*** 제공된 자료 ***

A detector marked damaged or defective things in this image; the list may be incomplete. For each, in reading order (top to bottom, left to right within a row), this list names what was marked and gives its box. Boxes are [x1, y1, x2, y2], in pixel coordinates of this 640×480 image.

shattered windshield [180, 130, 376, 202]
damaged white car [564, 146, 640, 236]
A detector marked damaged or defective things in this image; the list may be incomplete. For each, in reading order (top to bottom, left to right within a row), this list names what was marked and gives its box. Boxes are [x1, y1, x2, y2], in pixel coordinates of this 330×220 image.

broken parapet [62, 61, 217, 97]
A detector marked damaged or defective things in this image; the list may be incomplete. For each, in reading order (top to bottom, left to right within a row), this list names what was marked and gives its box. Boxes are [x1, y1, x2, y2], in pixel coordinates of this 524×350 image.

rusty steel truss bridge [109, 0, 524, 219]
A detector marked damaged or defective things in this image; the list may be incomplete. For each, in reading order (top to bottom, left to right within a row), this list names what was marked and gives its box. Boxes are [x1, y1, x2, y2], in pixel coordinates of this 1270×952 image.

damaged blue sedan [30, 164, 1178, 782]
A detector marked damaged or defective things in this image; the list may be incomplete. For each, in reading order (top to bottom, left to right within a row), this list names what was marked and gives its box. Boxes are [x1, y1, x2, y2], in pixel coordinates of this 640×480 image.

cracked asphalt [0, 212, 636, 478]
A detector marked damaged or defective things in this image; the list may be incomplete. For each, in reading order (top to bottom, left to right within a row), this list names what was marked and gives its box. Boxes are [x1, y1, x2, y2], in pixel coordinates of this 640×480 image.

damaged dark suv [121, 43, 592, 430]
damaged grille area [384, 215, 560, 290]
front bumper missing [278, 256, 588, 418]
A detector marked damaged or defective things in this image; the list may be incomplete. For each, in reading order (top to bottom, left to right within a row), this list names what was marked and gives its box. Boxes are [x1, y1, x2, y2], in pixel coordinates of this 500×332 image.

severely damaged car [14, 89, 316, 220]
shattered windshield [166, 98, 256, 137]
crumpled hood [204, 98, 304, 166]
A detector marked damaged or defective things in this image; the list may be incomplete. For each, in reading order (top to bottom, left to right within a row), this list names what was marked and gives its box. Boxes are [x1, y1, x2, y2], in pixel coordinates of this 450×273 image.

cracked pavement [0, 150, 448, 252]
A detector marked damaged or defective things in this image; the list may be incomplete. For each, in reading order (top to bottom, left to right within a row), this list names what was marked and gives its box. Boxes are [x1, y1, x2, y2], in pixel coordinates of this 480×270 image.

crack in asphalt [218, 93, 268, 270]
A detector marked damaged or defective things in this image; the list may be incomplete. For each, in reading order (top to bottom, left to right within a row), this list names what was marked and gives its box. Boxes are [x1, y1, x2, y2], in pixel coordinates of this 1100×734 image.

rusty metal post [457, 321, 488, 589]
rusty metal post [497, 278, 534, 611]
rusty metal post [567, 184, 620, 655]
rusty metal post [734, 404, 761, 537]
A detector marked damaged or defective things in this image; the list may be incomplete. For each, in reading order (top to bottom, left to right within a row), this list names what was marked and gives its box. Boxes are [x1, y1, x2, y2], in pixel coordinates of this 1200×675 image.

***

## 주어진 문제
위 목록 전체에서 "reading order"를 "display order"로 바꾸어 다시 쓰세요. 나머지는 한 글자도 고치지 마세요.

## 연습 결과
A detector marked damaged or defective things in this image; the list may be incomplete. For each, in display order (top to bottom, left to right within a row), this list names what was marked and gives its box. Boxes are [x1, y1, x2, y2], in pixel coordinates of this 640×480 image.

shattered windshield [180, 130, 376, 202]
damaged white car [564, 146, 640, 236]
A detector marked damaged or defective things in this image; the list may be incomplete. For each, in display order (top to bottom, left to right within a row), this list names what was marked and gives its box. Boxes are [x1, y1, x2, y2], in pixel coordinates of this 330×220 image.

broken parapet [62, 61, 217, 97]
A detector marked damaged or defective things in this image; the list may be incomplete. For each, in display order (top to bottom, left to right within a row), this list names what was marked and gives its box. Boxes are [x1, y1, x2, y2], in pixel coordinates of this 524×350 image.

rusty steel truss bridge [109, 0, 524, 219]
A detector marked damaged or defective things in this image; the list may be incomplete. For each, in display order (top to bottom, left to right within a row), this list names what was marked and gives its box. Boxes are [x1, y1, x2, y2], in pixel coordinates of this 1270×952 image.

damaged blue sedan [30, 164, 1178, 782]
A detector marked damaged or defective things in this image; the list may be incomplete. For each, in display order (top to bottom, left to right within a row), this list names what was marked and gives its box. Boxes are [x1, y1, x2, y2], in pixel coordinates of this 640×480 image.

cracked asphalt [0, 212, 636, 478]
A detector marked damaged or defective things in this image; the list may be incomplete. For each, in display order (top to bottom, left to right within a row), this list names what was marked and gives its box. Boxes are [x1, y1, x2, y2], in pixel coordinates of this 640×480 image.

damaged dark suv [121, 43, 592, 430]
damaged grille area [384, 215, 560, 290]
front bumper missing [278, 256, 588, 418]
A detector marked damaged or defective things in this image; the list may be incomplete. For each, in display order (top to bottom, left to right within a row), this list names what was marked and gives its box. Boxes are [x1, y1, x2, y2], in pixel coordinates of this 500×332 image.

severely damaged car [14, 89, 316, 220]
shattered windshield [166, 98, 256, 137]
crumpled hood [204, 98, 304, 166]
A detector marked damaged or defective things in this image; the list may be incomplete. For each, in display order (top to bottom, left to right within a row), this list names what was marked and gives its box. Boxes are [x1, y1, x2, y2], in pixel coordinates of this 450×273 image.

cracked pavement [0, 150, 448, 252]
A detector marked damaged or defective things in this image; the list may be incomplete. For each, in display order (top to bottom, left to right within a row), this list names what was marked and gives its box. Boxes are [x1, y1, x2, y2], in pixel coordinates of this 480×270 image.

crack in asphalt [218, 93, 268, 270]
A detector marked damaged or defective things in this image; the list may be incomplete. For each, in display order (top to bottom, left to right within a row), this list names what was marked and gives its box. Boxes are [x1, y1, x2, y2], in pixel coordinates of this 1100×734 image.

rusty metal post [457, 321, 488, 589]
rusty metal post [497, 278, 534, 611]
rusty metal post [567, 184, 620, 655]
rusty metal post [734, 404, 761, 537]
A detector marked damaged or defective things in this image; the list may be incomplete. For each, in display order (top to bottom, left to right within a row), this list names what was marked and gives its box. Boxes are [x1, y1, x2, y2], in pixel coordinates of this 1200×675 image.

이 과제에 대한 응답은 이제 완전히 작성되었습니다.